The problem
Write out, word for word, everything in the records from the line containing "At what depth" down to the end of the records, including both ends.

Given records
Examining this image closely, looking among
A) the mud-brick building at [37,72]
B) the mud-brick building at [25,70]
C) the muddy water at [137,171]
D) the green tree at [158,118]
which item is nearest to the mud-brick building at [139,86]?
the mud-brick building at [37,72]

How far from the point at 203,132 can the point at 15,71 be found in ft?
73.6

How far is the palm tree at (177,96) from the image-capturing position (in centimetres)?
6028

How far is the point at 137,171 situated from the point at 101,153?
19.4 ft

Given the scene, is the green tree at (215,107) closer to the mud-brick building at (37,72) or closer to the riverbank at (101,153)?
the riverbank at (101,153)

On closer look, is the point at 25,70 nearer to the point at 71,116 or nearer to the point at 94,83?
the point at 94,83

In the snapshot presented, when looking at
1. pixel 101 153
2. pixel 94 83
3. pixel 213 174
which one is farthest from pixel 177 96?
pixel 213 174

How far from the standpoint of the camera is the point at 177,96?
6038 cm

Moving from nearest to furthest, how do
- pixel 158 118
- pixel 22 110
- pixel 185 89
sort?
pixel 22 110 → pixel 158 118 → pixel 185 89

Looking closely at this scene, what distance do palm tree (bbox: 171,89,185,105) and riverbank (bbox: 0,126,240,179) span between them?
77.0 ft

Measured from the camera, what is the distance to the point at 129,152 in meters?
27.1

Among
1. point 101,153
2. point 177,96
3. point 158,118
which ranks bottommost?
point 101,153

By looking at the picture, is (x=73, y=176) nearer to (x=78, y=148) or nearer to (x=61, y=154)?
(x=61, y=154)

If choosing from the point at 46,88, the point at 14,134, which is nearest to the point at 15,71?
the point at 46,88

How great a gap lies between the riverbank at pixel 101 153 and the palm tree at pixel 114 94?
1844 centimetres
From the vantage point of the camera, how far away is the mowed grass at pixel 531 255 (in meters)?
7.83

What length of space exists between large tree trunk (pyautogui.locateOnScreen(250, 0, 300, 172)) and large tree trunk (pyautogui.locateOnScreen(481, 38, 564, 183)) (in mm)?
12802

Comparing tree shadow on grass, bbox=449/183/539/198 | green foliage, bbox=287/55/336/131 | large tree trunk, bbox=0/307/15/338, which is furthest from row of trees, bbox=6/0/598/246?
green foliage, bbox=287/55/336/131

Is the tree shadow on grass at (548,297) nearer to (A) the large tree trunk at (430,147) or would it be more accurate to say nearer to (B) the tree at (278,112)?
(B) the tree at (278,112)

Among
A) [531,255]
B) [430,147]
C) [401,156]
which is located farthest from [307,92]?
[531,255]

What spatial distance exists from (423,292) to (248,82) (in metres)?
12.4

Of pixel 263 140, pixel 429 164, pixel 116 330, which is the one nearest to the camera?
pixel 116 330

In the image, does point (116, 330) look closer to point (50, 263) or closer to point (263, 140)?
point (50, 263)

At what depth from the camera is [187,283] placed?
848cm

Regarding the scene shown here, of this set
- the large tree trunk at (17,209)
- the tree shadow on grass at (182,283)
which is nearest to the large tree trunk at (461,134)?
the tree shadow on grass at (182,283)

Result of this exercise
At what depth from the camera is [187,283] placed?
848cm

Regarding the scene shown here, of this set
- the large tree trunk at (17,209)
- the tree shadow on grass at (182,283)
which is nearest to the large tree trunk at (461,134)?
the tree shadow on grass at (182,283)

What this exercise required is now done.